▶ Problem to solve:
Please copy the data below from the line with "At what distance from the" up to and including the line with "What is the distance between", leaving the pictures out.
--- Start of Records to process ---
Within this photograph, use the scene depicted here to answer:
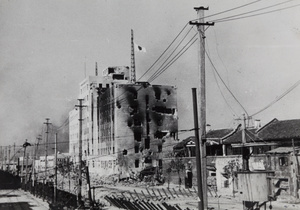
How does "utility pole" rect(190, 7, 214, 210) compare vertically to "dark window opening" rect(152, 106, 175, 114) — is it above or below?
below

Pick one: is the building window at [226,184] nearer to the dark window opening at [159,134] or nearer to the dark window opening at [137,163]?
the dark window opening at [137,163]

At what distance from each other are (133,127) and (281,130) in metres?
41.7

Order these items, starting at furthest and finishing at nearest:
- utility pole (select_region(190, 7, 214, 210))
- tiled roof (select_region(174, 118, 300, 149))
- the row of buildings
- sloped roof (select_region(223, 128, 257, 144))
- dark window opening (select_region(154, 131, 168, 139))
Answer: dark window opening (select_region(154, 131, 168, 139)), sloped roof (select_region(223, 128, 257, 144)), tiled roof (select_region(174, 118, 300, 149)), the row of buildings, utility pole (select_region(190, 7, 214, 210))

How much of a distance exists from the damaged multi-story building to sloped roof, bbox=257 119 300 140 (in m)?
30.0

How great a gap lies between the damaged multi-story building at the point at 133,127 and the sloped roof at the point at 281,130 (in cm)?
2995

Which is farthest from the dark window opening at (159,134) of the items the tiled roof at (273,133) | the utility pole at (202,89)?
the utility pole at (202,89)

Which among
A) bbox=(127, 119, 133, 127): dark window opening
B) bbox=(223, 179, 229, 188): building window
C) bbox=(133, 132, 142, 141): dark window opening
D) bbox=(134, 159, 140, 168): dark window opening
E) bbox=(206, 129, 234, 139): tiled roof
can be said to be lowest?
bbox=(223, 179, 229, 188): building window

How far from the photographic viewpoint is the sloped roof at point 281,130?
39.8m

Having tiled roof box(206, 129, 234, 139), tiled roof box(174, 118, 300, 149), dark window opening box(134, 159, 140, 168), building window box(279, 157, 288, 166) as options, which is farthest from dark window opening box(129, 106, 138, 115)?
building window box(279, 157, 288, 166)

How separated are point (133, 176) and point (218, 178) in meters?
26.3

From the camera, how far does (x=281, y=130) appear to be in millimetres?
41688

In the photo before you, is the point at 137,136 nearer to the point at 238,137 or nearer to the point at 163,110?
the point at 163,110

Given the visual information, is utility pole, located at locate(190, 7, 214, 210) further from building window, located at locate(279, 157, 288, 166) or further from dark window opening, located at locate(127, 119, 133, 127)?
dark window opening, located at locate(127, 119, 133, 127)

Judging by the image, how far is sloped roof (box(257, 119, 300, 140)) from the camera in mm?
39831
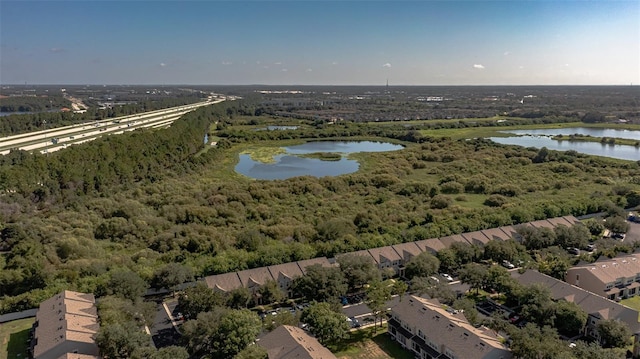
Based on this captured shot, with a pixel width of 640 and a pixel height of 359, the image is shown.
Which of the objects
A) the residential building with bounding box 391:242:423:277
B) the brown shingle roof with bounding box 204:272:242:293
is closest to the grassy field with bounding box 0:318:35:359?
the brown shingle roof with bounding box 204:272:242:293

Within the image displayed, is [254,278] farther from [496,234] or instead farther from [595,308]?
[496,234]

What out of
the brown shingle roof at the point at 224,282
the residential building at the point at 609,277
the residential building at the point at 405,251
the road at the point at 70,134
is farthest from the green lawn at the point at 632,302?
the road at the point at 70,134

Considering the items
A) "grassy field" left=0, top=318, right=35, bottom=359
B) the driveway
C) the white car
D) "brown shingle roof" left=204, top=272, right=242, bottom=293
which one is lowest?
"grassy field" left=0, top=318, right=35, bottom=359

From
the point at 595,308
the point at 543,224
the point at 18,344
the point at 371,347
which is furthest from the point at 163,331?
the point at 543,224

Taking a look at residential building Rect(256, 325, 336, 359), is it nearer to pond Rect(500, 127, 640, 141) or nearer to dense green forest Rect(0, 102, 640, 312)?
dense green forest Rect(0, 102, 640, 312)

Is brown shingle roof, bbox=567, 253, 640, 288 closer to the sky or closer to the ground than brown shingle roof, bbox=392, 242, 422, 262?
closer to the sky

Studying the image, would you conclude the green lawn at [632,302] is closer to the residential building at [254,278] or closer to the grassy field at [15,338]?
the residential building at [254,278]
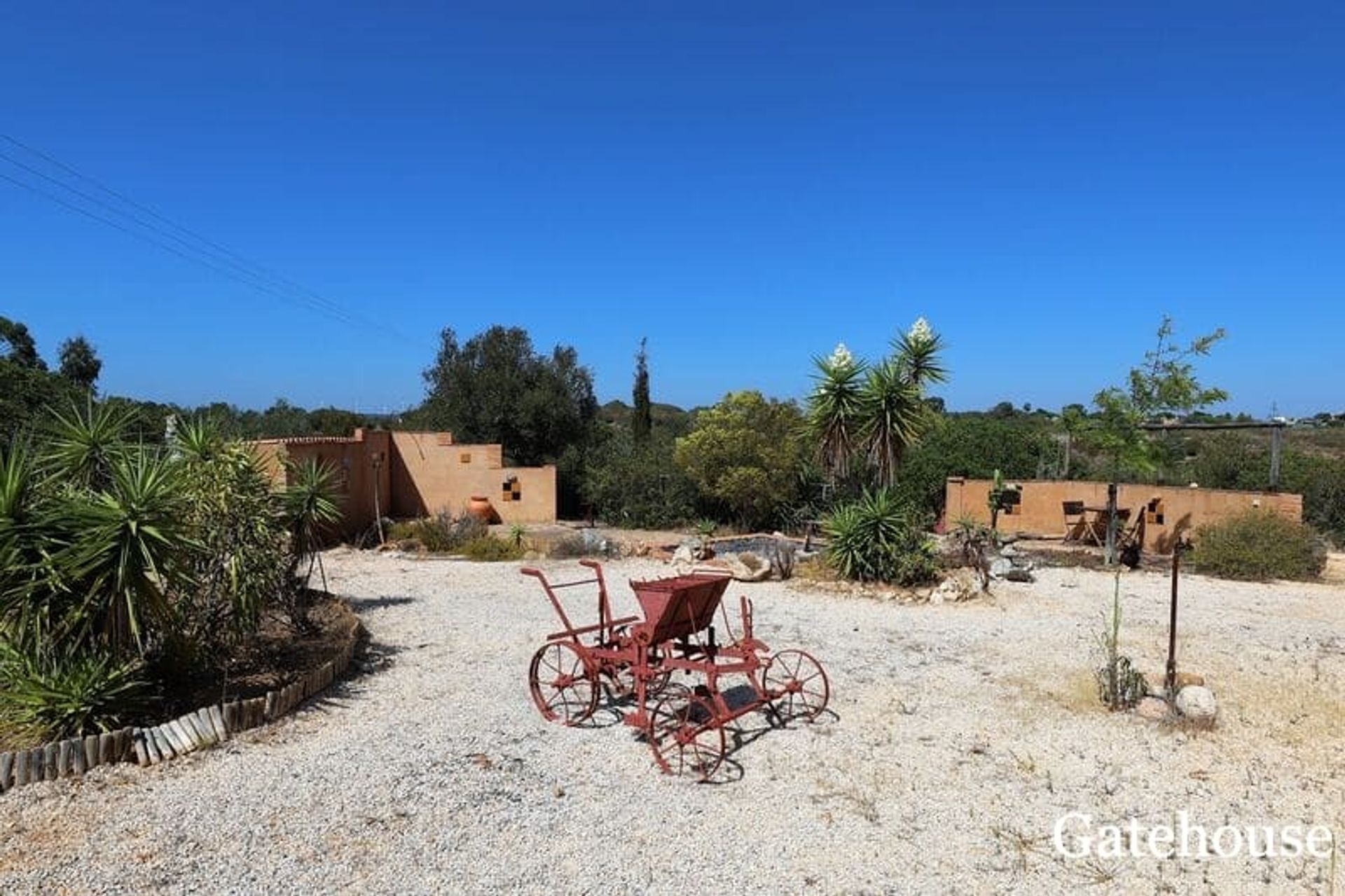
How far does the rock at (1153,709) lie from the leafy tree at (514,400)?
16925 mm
--- End of Records to process ---
--- Start of Records to process ---
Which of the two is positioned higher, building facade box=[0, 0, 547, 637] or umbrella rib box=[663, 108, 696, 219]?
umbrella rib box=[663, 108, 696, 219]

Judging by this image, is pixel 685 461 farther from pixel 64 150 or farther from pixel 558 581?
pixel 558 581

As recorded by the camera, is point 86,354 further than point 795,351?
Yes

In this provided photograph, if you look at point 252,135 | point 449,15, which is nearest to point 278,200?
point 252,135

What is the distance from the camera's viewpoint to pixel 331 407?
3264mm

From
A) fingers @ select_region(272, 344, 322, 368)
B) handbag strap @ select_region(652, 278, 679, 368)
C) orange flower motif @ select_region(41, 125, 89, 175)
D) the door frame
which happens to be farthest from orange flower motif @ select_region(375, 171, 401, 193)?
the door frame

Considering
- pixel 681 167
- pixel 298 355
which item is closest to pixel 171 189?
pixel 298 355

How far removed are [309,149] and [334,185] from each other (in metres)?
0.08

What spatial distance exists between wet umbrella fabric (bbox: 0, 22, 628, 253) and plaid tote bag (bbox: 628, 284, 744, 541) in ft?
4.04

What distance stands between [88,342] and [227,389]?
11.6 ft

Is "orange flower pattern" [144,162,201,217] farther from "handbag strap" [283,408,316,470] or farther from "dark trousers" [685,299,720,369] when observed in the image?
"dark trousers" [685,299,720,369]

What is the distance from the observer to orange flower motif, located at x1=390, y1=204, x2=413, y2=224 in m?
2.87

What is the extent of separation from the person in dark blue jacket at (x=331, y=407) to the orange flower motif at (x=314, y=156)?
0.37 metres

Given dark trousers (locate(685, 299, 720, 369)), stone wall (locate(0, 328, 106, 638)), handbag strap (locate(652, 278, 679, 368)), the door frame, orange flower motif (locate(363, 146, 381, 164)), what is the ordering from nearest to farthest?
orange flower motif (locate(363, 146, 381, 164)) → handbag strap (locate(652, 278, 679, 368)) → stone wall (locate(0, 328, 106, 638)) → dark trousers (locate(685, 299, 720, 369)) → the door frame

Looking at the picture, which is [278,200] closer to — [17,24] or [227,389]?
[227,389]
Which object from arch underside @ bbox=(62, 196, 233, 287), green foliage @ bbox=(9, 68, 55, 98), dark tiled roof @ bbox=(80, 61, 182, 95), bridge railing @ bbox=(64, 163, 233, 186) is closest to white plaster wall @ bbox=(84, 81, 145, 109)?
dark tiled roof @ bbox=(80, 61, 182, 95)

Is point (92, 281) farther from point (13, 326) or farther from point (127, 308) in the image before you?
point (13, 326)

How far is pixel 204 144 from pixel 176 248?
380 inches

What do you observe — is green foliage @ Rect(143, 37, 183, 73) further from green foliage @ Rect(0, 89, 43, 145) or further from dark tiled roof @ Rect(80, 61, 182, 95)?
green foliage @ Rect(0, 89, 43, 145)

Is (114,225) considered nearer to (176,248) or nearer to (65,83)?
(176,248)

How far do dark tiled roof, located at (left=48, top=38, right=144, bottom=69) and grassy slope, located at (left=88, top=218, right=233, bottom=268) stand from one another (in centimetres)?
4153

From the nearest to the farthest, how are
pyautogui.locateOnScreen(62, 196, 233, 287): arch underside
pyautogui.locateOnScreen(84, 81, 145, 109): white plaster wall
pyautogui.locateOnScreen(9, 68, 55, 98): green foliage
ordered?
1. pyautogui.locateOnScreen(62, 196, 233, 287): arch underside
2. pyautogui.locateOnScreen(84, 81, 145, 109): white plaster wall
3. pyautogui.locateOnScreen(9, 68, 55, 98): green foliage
--- End of Records to process ---
--- Start of Records to process ---
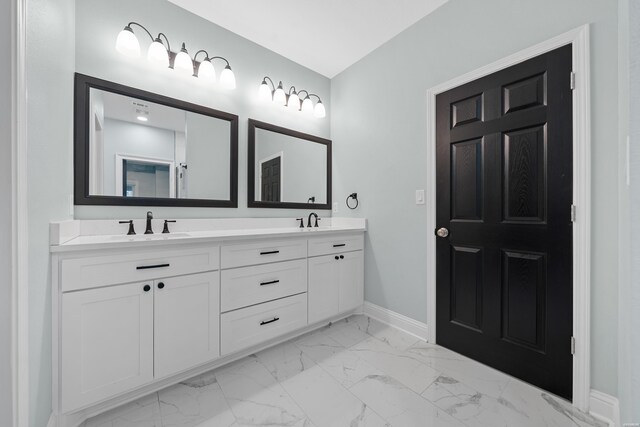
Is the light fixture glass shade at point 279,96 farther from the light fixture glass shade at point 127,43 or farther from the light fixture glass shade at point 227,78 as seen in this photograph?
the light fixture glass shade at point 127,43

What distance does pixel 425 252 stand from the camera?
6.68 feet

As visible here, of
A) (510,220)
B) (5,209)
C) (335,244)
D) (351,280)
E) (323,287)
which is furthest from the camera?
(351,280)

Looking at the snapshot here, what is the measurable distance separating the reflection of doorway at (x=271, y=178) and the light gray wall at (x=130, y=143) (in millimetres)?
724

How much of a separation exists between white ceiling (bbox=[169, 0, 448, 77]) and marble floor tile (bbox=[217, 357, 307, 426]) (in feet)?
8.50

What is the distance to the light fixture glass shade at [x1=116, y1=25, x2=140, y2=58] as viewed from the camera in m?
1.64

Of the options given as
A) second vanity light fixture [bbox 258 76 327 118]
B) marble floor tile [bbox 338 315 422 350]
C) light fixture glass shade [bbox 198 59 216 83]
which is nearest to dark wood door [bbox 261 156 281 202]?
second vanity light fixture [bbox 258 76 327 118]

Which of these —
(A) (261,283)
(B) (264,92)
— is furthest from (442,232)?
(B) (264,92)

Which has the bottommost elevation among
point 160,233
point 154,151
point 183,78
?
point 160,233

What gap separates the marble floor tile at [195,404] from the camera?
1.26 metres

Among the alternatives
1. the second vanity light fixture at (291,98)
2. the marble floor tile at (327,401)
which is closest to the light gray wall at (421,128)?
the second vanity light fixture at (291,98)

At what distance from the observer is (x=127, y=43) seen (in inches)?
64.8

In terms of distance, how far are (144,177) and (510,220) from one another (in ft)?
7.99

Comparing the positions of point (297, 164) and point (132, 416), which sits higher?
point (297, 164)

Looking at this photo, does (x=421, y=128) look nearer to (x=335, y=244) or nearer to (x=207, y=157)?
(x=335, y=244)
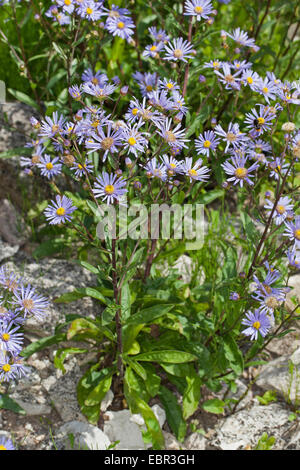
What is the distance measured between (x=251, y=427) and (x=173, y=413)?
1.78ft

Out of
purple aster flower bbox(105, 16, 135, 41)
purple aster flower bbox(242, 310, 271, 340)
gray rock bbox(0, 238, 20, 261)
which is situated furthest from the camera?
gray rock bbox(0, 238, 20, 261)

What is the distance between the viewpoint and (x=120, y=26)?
--- End of Records to process ---
▶ Exercise answer:
At what distance from the observer is (x=127, y=43) seen (in inches)?
64.8

In terms of distance, how far are (144,177) and (510,220) from one another (in ft)?
7.99

Comparing the positions of point (297, 164) and point (132, 416), which sits higher?
point (297, 164)

Looking at this photo, does (x=421, y=128) look nearer to (x=335, y=244) or nearer to (x=207, y=157)?
(x=335, y=244)
What is the distance measured between (x=251, y=427) and (x=173, y=413)?
1.78ft

Out of
purple aster flower bbox(105, 16, 135, 41)
purple aster flower bbox(242, 310, 271, 340)
gray rock bbox(0, 238, 20, 261)
which is situated furthest from the camera?
gray rock bbox(0, 238, 20, 261)

What is the distance between the viewpoint and (x=120, y=26)?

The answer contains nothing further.